Pada prinsipnya berbagai peraturan perundang-undangan yang terbit dan mulai berlaku pada periode awal reformasi telah mengadopsi paradigma baru hubungan Pusat dan Daerah, Negara dan Rakyat serta Pemerintah dan Masyarakat, terutama pengaturan dalam UU 32/2004 dapat dilihat sebagai wujud nyata akomodasi tuntutan warga Negara akan adanya suatu pemerintahan yang tranparan dan akuntabel. UU tersebut telah meletakan lanadasan baru dalam hubungan antara Pemerintah Pusat dan Daerah, antara lain pendelegasian sejumlah wewenang dan tanggungjawab guna Pemerintah Daerah yang lebih otonom.

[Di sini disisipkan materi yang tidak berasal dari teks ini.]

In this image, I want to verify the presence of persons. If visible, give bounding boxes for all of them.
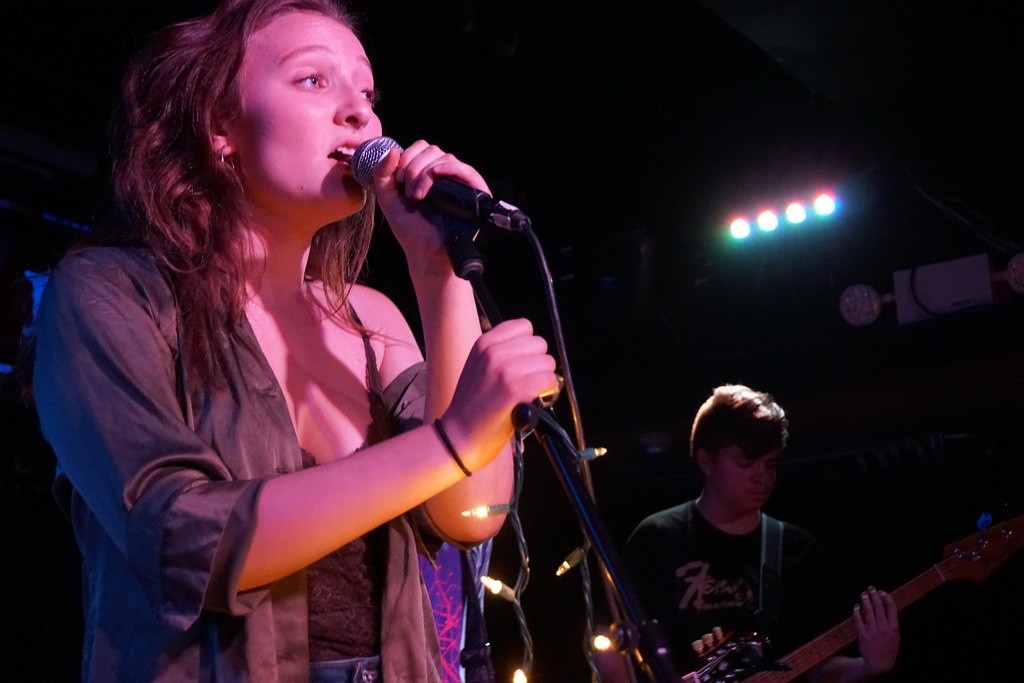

UU tersebut juga menggariskan suatu hubungan baru antara Pemerintah Daerah dengan masyarakat – yang antara lain mewajibkan Pemerintah Daerah untuk memperbaiki dan meningkatkan kualitas pelayanannya guna mewujutkan amanat UUD 1945 tentang kesejahteraan masyarakat melalui peningkatan pelayanan, pemberdayaan dan peran serta masyarakat.

Dalam kaitannya dengan perwujudan kesejahteraan masyarakat, maka UU 32/2004 melalui Pasal 11[1]-nya mewajibkan adanya suatu Standar Pelayanan Minimum yang disiapkan sebagai basis hukum dan acuan pengukuran kinerja aparat pemerintah melaksanakan 17 urusan wajib Pemerintah Daerah Tingkat Provinsi dan Kabupaten/Kota sebagaimana diatur dalam Pasal 13[2] dan 14[3] UU tersebut. Ketentuan Pasal 11, Ayat (3) Pasal 14[4] serta huruf a Ayat (1)[5] Pasal 16 UU 32/2004 yang memandatkan adanya penetapan standar pelayanan minimum merupakan landasan keluarnya PP 65 Tahun 2005 tentang Pedoman Penyusunan dan Penerapan Standar Pelayanan Minimum.

Standar Pelayanan Minimum (SPM) yang diatur dalam beberapa Pasal UU 32/2004 yang lalu diatur lebih lanjut dalam PP 65/2005 tersebut merupakan suatu kewajiban pemerintah guna menjamin akses dan mutu pelayanan dasar kepada masyarakat secara merata dalam rangka penyelengaraan urusan wajib Pemerintah Daerah Provinsi dan Kabupaten/Kota sebagaimana diatur dalam Pasal 13 dan 14 UU 32/2004 tersebut di atas. Untuk itu, PP 65/2005 tersebut menetapkan adanya suatu pembatasan waktu pengadaan SPM tersebut oleh Menteri dan Kepala Lembaga Non Departemen sehingga kehadiran SPM tidak tertunda-tunda, yakni dalam jangka waktu 3 tahun sejak PP tersebut berlaku[6]. Oleh karena keberadaan suatu SPM dari Pemerintah Pusat akan menjadi basis hukum sekaligus pedoman bagi instansi teknis terkait di level provinsi dan kabupaten/kota untuk pengaturan lebih lanjut guna adanya ketersediaan akses dan jaminan mutu pelayanan kepada masyarakat sekaligus sebagai alat pengukuran kinerja aparat lembaga pemerintah yang memberikan pelayanan tersebut. Melalui SPM tersebut, masyatakat juga dapat mengajukan sejumlah keluhan guna perbaikan akses dan mutu pelayanan lembaga pemerintah terkait.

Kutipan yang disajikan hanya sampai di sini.